Applications for fast-tracked funding have come from data centres, technology projects, renewable energy projects, energy security projects, and hotels. To apply for fast-tracked funding under a recommendation from this agency, a project needs to be valued at $1 billion or more. Hospitality projects such as hotels need to be valued at $200 million or more to apply for fast-tracked funding. The Infrastructure Delivery Authority has a goal of bringing forward 30 large projects along with $50 billion of development annually. The Investment Delivery Authority requires that projects start construction in a fast timeframe.

The Investment Delivery Authority's work is supported by a multi-agency taskforce within Investment NSW.
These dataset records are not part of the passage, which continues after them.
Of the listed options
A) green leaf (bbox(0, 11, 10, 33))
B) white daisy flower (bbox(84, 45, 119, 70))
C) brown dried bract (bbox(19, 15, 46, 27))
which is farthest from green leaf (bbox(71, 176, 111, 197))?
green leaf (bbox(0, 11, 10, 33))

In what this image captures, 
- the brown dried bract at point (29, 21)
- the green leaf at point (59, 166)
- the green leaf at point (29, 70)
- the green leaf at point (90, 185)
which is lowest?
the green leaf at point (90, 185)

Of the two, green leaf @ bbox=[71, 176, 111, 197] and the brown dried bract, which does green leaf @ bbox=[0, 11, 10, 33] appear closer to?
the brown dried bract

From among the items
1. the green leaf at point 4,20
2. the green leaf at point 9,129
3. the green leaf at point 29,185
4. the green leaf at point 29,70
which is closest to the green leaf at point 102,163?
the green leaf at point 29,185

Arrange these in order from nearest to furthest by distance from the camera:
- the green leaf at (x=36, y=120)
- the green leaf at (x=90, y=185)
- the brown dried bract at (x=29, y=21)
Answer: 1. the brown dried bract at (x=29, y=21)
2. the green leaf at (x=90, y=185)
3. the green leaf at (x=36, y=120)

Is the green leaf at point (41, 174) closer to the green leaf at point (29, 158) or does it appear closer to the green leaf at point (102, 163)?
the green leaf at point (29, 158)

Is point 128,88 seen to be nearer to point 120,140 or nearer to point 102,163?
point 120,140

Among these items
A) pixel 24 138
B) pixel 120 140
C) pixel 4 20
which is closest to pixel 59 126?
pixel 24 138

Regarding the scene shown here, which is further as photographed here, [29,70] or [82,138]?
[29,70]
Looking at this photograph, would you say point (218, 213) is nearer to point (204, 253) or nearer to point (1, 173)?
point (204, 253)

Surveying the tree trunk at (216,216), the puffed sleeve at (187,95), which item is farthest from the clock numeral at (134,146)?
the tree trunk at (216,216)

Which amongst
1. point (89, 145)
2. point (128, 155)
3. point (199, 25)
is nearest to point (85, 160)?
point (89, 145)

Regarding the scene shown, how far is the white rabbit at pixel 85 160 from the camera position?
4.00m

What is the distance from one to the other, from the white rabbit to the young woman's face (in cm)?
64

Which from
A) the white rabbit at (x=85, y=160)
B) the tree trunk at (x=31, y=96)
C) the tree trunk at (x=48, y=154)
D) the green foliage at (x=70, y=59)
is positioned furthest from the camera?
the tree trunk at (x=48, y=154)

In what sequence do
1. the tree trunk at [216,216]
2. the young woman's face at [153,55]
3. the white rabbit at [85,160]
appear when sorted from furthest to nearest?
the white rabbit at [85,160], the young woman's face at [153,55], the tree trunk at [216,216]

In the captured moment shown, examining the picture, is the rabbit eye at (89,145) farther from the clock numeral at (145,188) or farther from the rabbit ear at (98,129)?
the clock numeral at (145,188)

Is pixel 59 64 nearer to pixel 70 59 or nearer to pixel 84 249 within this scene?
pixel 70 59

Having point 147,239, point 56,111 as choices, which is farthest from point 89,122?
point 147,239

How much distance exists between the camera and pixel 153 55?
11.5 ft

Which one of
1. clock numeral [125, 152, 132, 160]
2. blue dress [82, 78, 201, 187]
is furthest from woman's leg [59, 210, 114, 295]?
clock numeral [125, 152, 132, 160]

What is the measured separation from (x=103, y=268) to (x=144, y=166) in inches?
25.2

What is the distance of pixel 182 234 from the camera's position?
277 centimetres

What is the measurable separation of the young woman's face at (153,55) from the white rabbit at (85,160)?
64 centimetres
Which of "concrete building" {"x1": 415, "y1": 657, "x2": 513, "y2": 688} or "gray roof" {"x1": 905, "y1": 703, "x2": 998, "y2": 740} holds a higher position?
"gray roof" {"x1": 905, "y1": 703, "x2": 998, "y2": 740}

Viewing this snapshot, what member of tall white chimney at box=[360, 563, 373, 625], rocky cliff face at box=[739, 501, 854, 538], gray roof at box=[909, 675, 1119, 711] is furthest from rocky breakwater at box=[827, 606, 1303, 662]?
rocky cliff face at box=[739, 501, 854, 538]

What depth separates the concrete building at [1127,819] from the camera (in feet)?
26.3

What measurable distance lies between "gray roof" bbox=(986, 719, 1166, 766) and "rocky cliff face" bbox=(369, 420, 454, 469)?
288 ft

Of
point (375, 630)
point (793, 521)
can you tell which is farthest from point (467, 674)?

The minister for innovation, science and technology, Anoulack Chanthivong, has praised the agency for being able to fund the growth of Tech Central, a conglomerate of multiple sites across inner Sydney. Businessman Mike Cannon-Brookes is a proponent of the Tech Central project. The project was also funded through a $38.5 million grant in the 2025 New South Wales budget.

===Reception===
The announcement of the Investment Delivery Authority has been warmly received by Business NSW, the Committee for Sydney, and the Property Council of Australia.